C.- Non vado più in là per non beccare delle denunce! Scherzo, beh sì, il fondamento è quello, il fatto di prendere per il culo i movimenti, i finti movimenti, gli pseudo movimenti. E' pieno di pseudo movimenti in questo momento, dappertutto e a qualsiasi livello. Poi è chiaro che in mezzo a tanta inutilità c'è anche qualcuno che riesce a mettere a fuoco le cose da fare e prova a farle nel suo piccolo, però vedo molti più movimenti inutili, ridicoli e patetici di quanti ne vorrei vedere. Trovarsi tutti quanti in piazza contro il governo Berlusconi e fare i bravi bambini non vuol dire un cazzo, non vuol dir nulla. A quel punto o tiri giù tutto a martellate oppure te ne stai a casa tua aspettando che vengano a prenderti. Tutto lì.

Chi sono i "barbari" di cui parli in Risoluzione strategica # 6?
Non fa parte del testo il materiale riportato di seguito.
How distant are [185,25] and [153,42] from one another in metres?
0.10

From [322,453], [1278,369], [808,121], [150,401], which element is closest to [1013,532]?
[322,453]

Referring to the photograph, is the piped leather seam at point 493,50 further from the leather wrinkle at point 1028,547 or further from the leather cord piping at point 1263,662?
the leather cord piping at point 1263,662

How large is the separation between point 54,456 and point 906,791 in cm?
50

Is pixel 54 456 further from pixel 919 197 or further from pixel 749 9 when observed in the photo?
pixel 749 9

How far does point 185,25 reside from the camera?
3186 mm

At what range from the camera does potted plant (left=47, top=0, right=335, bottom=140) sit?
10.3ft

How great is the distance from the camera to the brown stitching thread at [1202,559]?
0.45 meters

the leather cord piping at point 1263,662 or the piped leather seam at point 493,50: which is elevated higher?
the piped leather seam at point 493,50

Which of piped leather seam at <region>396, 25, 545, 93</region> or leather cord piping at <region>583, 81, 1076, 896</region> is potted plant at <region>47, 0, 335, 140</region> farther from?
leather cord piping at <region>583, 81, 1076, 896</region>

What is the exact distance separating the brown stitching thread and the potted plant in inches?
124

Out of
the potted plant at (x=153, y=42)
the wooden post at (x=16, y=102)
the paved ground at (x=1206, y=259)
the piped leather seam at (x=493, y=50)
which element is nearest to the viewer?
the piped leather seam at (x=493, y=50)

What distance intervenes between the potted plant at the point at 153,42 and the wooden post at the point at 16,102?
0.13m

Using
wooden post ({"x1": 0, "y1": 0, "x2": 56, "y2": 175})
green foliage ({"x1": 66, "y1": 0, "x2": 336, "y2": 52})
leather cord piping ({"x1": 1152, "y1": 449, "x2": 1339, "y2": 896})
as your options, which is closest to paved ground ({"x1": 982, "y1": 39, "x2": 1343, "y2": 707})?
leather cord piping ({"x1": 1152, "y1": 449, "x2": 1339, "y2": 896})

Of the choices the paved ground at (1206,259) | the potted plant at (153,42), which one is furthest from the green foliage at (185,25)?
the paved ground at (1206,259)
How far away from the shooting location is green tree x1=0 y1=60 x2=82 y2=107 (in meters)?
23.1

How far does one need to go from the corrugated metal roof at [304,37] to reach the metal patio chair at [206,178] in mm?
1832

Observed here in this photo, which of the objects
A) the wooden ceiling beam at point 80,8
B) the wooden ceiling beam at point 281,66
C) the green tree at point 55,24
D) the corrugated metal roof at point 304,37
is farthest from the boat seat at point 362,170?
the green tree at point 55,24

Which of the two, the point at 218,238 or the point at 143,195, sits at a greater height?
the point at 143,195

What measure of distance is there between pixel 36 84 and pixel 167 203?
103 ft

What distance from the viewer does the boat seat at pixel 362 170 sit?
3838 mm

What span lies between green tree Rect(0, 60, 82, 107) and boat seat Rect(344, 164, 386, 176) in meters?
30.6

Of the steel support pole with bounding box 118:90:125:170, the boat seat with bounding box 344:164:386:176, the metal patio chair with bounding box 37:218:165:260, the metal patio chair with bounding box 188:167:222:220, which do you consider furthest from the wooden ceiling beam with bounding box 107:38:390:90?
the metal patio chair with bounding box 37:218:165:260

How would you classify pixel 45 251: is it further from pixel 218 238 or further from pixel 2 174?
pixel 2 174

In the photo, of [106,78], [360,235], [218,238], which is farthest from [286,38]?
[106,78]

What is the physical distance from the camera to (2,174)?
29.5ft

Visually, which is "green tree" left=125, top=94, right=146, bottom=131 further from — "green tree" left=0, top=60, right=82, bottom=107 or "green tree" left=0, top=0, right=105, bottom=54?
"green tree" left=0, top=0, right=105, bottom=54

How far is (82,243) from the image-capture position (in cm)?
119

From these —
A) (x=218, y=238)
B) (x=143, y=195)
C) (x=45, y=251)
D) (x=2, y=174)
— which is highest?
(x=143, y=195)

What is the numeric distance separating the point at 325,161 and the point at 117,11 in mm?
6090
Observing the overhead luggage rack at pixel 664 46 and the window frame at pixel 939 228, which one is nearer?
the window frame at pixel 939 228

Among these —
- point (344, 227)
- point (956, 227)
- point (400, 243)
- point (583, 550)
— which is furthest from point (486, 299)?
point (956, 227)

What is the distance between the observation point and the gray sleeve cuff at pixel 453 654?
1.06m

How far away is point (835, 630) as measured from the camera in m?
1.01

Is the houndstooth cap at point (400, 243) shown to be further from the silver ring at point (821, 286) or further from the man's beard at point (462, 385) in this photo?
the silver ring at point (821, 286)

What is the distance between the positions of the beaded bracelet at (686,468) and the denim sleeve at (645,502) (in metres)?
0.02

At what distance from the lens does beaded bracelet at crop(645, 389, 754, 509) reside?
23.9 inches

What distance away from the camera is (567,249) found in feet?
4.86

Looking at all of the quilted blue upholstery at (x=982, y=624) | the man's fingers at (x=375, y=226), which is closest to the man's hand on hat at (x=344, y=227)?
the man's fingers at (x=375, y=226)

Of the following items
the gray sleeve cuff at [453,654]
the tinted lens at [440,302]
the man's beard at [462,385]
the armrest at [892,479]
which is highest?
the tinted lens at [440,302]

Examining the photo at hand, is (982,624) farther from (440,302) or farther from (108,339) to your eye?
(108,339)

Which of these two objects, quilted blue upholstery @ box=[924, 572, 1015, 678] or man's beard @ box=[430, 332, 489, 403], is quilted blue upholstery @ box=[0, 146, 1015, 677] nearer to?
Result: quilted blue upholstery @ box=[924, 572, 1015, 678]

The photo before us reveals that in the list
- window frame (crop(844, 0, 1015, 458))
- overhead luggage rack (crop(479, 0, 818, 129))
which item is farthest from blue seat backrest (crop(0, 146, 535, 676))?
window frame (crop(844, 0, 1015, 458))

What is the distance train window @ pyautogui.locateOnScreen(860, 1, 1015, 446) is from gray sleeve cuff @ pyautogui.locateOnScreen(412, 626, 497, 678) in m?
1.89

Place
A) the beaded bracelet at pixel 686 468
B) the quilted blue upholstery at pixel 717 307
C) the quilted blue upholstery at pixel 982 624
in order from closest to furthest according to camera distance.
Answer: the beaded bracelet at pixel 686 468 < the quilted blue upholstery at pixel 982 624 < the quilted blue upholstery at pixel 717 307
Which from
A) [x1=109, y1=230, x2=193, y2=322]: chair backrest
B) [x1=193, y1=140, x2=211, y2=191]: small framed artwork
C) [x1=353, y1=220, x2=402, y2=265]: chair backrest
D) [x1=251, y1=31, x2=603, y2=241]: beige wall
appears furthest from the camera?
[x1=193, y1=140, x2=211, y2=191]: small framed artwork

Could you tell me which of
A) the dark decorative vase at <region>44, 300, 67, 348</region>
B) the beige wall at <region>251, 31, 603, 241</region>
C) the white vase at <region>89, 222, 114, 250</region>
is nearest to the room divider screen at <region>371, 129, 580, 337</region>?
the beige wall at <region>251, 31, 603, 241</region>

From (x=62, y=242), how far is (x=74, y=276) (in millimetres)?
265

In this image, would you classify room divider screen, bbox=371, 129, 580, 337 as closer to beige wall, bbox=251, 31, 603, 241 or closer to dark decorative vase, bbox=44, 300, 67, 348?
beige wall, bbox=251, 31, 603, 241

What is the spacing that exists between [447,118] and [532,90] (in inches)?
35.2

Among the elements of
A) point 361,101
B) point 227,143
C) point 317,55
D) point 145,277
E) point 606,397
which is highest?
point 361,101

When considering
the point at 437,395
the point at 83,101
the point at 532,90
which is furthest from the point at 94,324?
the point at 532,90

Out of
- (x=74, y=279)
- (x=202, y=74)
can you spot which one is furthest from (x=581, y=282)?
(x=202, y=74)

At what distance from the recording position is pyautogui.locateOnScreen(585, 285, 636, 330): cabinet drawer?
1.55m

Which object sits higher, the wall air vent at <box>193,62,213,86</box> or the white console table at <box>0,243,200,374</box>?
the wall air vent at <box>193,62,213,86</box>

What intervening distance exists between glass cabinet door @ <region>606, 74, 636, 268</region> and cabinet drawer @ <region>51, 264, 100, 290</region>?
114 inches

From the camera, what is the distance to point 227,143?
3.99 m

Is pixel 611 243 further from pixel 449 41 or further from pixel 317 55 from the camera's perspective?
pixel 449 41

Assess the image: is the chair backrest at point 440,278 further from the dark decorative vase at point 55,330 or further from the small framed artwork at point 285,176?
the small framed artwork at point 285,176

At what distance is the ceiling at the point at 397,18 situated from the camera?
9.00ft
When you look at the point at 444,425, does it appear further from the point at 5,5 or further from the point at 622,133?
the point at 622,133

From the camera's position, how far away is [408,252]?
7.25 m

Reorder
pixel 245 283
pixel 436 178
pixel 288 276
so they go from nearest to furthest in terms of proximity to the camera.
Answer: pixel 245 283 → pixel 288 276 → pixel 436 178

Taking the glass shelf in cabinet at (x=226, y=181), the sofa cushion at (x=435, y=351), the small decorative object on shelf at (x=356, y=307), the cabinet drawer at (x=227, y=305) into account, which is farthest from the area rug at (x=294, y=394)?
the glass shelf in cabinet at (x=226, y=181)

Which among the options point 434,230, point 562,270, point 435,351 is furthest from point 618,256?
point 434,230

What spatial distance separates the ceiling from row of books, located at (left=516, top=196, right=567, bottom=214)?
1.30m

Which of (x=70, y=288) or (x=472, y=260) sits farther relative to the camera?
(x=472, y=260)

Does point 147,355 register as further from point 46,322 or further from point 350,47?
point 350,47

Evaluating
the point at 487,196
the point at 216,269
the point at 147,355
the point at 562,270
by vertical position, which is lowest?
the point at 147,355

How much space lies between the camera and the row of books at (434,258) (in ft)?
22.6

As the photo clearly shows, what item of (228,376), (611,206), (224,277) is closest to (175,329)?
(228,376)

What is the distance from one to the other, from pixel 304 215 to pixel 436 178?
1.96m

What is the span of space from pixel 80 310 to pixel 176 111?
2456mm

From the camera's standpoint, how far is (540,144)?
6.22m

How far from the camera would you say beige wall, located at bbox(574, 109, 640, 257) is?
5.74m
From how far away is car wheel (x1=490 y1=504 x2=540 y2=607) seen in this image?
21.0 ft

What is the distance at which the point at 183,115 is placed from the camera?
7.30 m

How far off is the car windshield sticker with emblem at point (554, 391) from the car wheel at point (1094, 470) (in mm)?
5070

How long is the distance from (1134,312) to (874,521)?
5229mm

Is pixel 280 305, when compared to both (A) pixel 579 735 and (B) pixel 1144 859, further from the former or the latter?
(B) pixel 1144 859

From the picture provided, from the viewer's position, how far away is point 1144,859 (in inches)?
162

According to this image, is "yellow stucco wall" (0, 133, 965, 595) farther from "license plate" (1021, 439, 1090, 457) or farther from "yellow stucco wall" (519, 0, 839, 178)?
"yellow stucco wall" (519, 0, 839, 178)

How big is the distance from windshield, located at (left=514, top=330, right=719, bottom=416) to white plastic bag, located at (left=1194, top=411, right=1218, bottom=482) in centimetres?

C. - "Tra una calata di barbari e l'altra" e "il Medievo è tornato" c'è da scegliere tra tre, quattro tipi di barbari; forse i primi sono quelli che rivendicano il fatto di non esser barbari perché si identificano in quella figura che è Alberto di Giussano, il cavaliere che era predestinato proprio a salvarli dalla calata dei barbari, poi ci sono i leghisti, altri barbari sono quelli che ruttano mentre mangiano guardando la televisione, specialmente Canale 5. I barbari sono tanti, ad un certo punto mi è sembrato di vivere una specie di Rinascimento che era il rifiorire di una certa libertà, ti parlo del '68 e del '77 e anche dell'86 però subito dopo, specialmente in Italia, sono arrivate tutta una serie di cose che hanno fatto sì che ogni possibilità di migliorarsi e di diventare "superiori" ci è stata cassata e la tv ha fatto parecchio in questo, quindi tra i barbari c'è anche quel signore pelato che fino a poco tempo fa era il capo del nostro governo. 

Sempre in questa canzone tratteggi la figura di un leader piuttosto particolare, proiettato a preoccuparsi più della sua tavola da surf che a guidare le rivolte di piazza. Ti riferivi a qualcuno in particolare?

C. - Mi divertivo a pensare che chi ha i mezzi sia mentali che teorici per fare le cose, quando vede che tanto la gente pensa solo al suo piccolo orto, dice "andate a cagare, io il leader non lo faccio". Può essere chiunque, nella mia testa è uno tra il Che e Castro, peccato che uno sia morto e l'altro sia troppo vecchio per fare del windsurf, però potevano avere quella faccia lì, con gli occhiali a specchio chiaramente.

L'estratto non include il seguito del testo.